Commentary: How Government Expands, and Liberty Contracts

A bill to register building contractors is just the first step toward eventual licensing even for local handymen, and enforced compliance with energy conservation building standards to defeat climate change, no matter what the cost.

 A bill making its way through the Vermont legislature offers yet another example of government’s steady march toward regulating more of our economy and our lives.

The bill (H.157) aims to establish state control over contractors who do residential construction. The bill’s lead sponsor is Rep. Scott Campbell (D-St. Johnsbury). On April 6 the House advanced the bill on a vote of 97 to 52 and sent it to the Senate.

In March 2019 first-term Rep. Campbell, whose business career includes 22 years building and weatherizing housing, introduced a bill (H.534) to “create an enforcement mechanism for building energy standards, create minimum competency requirements for building contractors” and “create a building general contractor licensing system.”  However, it received no consideration.

Meanwhile, in April 2019 the Senate passed a public health bill of which mandatory contractor registration was a part, but the House failed to act on it.

This year, reelected, Rep. Campbell introduced his current bill. It contains the mandatory contractor registration requirements from the Senate-passed bill:  any contractor must register with the Office of Professional Regulation (OPR) before contracting for more than $3500 to undertake every imaginable variety of residential construction.

The requirement stops short of full-bore licensing, but the contractor has to give proof of liability insurance, have written contracts with customers, manage down payments acceptably, and comply with other similar provisions.

Failure to register becomes an “unauthorized practice” subject to a civil penalty. The contractor faces disciplinary action for “unprofessional conduct”, each violation carrying a civil fine of up to $5,000. The bill gives OPR two new employees, one for managing the registration paperwork and one for enforcing against alleged violators. Total cost: $200,000 per year, raised by fees ultimately paid by the contractor’s customers.

Many of the unprofessional conduct prohibitions are, to be sure, not unreasonable on their face.

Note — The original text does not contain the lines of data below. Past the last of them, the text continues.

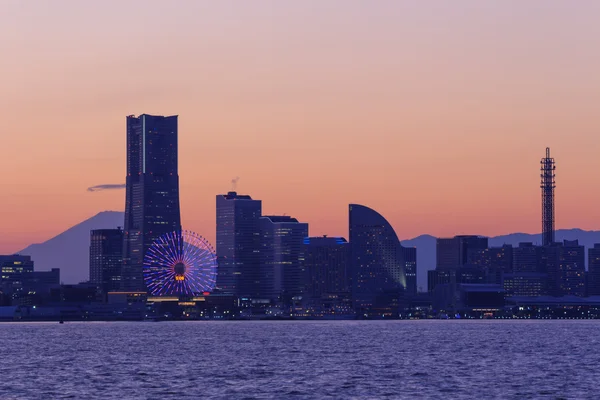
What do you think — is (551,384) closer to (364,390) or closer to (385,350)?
(364,390)

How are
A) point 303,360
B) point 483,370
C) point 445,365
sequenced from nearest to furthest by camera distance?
point 483,370
point 445,365
point 303,360

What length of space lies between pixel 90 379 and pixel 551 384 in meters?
48.2

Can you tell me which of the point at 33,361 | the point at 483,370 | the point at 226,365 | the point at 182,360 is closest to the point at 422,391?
the point at 483,370

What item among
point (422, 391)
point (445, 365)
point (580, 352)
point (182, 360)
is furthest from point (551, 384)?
Answer: point (580, 352)

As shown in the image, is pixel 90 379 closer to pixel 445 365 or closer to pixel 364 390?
pixel 364 390

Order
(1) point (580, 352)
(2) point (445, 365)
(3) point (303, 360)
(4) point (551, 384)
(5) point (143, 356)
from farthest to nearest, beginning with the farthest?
(1) point (580, 352) < (5) point (143, 356) < (3) point (303, 360) < (2) point (445, 365) < (4) point (551, 384)

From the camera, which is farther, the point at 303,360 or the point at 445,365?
the point at 303,360

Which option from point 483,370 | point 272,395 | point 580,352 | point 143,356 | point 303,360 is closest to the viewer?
point 272,395

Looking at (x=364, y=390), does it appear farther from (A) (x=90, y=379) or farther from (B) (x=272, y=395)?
(A) (x=90, y=379)

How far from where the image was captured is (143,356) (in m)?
175

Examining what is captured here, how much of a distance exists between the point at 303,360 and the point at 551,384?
47.7m

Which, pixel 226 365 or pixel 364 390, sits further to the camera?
pixel 226 365

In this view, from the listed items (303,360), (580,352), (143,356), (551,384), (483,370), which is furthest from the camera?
(580,352)

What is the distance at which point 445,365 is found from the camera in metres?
150
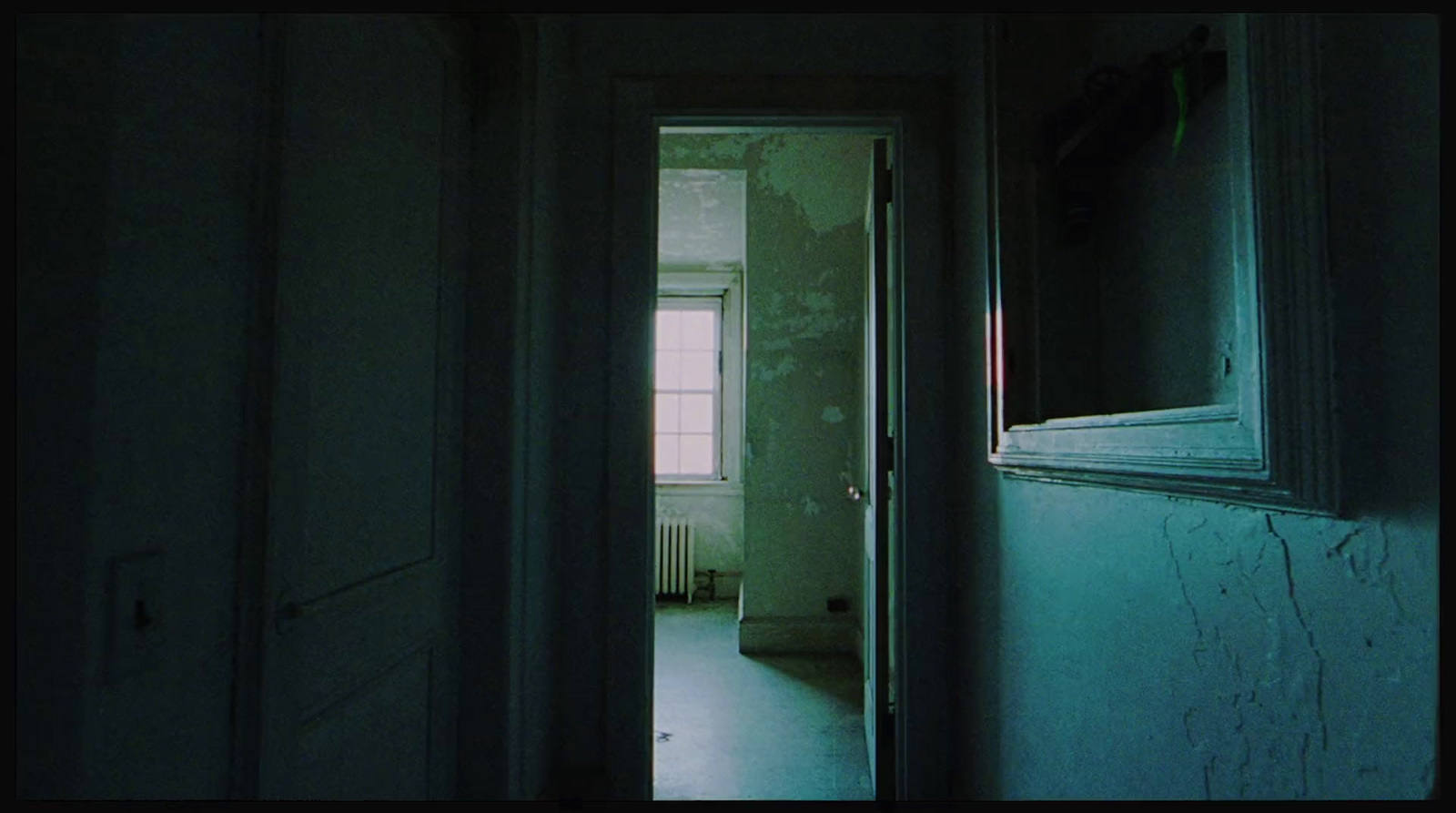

The OPR promises to use a “light touch” in carrying out its duties under the bill. But there’s a new finding in Rep. Campbell’s bill that will undoubtedly influence how “light” a touch future OPR regulators employ.

That finding is that “improving energy performance is a key strategy for meeting the requirements of the Global Warming Solutions Act”. That’s the law, ardently championed by Rep. Campbell, that the legislature passed over Gov. Scott’s veto last September.

Why is this a game changer? Because the OPR will come under steady pressure from the legislators who passed the GWSA, their lobby group allies, and the partisan Secretary of State who supervises the Office, to use its powers to crack down on building contractors. They will be pressured if not required to build to energy conservation standards that will stiffen year by year, as required by the GWSA Climate Action Plan to emerge by the end of this year.

It’s not enough that the customer knows what he or she wants, and the contractor offers to provide it at an agreed price. It’s not enough that Better Business Bureaus, the experience of friends and neighbors, and online resources provide information about contractor competence and reliability.

The regulatory power of the State must be mobilized to entangle and control especially the small-scale local handyman and fixer-upper contractor, which means there will soon be fewer of them. As Rep. Marcia Martel (R-Waterford) told the House after voting no: “This bill just kills any chance of being a small caring contractor in your own community. ….”

In the bill’s defense, Rep. Campbell promises consumer protection against incorrectly done work. He states that “fears of compulsory licensing, bureaucratic exams of contractor competency, and blocking home sales until expensive work is done” are simply “groundless”.

Oh? Maybe he has forgotten that he himself sponsored two bills in the previous biennium: one to “create a building general contractor licensing system” with minimum competency requirements (H.534), and one to prohibit occupancy or marketable title for sale of a single family residence not certified to be in compliance with approved energy standards (H.719), which assuredly will be set forth in the coming GWSA Climate Action Plan.

Rep. Campbell, by all accounts an intelligent and well-meaning man, is on a mission to defeat climate change, and in particular to make sure no construction or even sales of single family homes can be allowed in Vermont without the approval of a state government controlled by people whose careers depend on making Vermont the Perfect Little Climate Conscious State. That mission has become so important to him that he can dismiss any dissenting predictions, no matter how well founded on legislation that he himself has sponsored, as “groundless”.

The larger issue is, what will become of Vermont and Vermonters when our every activity, our every transaction, comes under the reproving eye of a coercive state government determined to have its way?

John McClaughry is vice president of the Ethan Allen Institute.